La discussion me semble glisser sur le terrain de l'ambiguïté.

J'ai moi aussi grande répugnance à dire que Dieu se pense, ou a conscience de soi parce que c'est une détermination anthropomorphique.

Avoir conscience c'est avoir les idées des affections d'un certain corps. Dieu n'a pas de corps, en ce sens Dieu n'a pas non plus d'esprit ou d'âme (Voyez le scolie de la proposition E1.XV première phrase).

Par contre si l'on veut dire par Dieu "se pense" qu'il forme nécessairement une idée de son essence, et que l'on appelle cela "être pour Dieu conscient de soi" il n'y a rien à y objecter pour autant que ce n'est que le choix d'une certaine manière de s'exprimer.

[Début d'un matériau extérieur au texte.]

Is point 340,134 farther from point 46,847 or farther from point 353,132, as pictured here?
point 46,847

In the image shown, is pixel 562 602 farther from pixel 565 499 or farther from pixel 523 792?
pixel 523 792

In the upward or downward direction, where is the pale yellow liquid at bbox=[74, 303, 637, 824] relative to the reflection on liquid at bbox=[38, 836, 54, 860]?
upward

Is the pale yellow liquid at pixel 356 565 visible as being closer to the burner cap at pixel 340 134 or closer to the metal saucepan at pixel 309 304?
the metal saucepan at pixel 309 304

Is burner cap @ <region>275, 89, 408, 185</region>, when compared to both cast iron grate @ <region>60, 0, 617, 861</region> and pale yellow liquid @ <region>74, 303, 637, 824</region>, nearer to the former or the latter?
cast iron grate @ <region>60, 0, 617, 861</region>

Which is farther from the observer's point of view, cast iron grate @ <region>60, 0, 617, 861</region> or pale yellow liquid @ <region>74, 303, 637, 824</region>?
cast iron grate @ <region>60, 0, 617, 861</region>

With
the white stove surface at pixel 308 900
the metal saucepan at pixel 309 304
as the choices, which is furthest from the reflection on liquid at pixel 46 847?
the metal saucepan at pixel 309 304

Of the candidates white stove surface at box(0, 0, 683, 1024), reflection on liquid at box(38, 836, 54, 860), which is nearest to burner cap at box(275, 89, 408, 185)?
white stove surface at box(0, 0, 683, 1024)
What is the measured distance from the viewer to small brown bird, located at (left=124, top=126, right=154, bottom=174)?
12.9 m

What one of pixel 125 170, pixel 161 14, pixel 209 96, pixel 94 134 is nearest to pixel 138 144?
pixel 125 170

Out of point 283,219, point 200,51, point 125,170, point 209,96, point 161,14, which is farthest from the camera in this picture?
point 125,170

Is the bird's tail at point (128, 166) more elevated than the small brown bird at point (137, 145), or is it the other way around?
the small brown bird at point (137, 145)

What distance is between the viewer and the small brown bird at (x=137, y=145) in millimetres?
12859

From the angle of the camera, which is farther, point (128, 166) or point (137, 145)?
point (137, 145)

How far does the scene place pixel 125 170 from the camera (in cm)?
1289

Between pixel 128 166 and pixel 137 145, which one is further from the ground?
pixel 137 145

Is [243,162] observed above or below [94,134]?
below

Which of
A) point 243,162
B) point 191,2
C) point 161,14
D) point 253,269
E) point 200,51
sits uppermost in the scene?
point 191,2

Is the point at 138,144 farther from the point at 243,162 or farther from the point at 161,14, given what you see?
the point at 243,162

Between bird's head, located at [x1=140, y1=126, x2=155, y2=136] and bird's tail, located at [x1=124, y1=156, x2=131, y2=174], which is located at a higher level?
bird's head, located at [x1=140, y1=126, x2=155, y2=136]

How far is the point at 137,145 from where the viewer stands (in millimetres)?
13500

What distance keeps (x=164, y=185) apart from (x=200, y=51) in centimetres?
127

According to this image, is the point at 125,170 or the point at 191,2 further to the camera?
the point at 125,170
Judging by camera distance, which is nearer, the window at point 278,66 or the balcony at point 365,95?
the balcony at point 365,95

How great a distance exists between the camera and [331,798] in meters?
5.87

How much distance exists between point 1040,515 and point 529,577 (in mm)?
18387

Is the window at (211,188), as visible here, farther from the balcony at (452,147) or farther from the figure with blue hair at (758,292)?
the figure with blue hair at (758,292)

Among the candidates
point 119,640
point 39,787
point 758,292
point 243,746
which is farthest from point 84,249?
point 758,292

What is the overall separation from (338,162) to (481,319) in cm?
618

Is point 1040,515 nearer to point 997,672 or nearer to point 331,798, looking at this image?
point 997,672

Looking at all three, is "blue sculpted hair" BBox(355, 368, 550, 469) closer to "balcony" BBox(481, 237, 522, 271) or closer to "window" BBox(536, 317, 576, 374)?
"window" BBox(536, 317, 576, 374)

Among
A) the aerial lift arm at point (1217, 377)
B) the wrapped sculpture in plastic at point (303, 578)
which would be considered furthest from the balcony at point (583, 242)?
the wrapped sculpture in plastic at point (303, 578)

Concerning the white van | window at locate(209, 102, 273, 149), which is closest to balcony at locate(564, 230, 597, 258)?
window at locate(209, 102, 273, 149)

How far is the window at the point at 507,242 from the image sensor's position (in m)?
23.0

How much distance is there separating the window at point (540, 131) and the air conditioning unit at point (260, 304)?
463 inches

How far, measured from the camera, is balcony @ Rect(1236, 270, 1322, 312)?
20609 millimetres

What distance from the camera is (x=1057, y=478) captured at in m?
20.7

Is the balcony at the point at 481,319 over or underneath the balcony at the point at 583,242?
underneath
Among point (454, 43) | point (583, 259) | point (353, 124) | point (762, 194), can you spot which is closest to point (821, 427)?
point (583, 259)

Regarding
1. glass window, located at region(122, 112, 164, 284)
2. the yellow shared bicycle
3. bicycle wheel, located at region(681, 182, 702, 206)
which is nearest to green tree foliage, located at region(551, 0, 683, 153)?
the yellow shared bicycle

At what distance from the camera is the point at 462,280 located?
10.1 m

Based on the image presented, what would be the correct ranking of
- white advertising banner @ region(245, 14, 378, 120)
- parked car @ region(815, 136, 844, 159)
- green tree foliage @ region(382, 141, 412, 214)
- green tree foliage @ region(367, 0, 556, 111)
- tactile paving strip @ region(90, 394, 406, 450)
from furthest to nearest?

Spinoza en laisse lui même après tout la possibilité lorsqu'il cherche à établir que l'entendement de Dieu et l'entendement d'un homme n'ont rien de commun entre eux si ce n'est le nom, pourvu que l'on sache à chaque fois de quoi on parle, on peut dire que Dieu se pense et a conscience de lui même.

L'entendement de Dieu c'est quelque chose comme le "vrai" (il y a quelque chose= il y a une idée vrai de ce quelque chose), nous décrivons les lois de la psychologie divine quand nous démontrons des théorèmes de mécanique ou de politique. Notre pensée adopte alors, si j'ose dire l'idiome mental de Dieu.
Modifié en dernier par Durtal le 20 mai 2009, 18:10, modifié 1 fois.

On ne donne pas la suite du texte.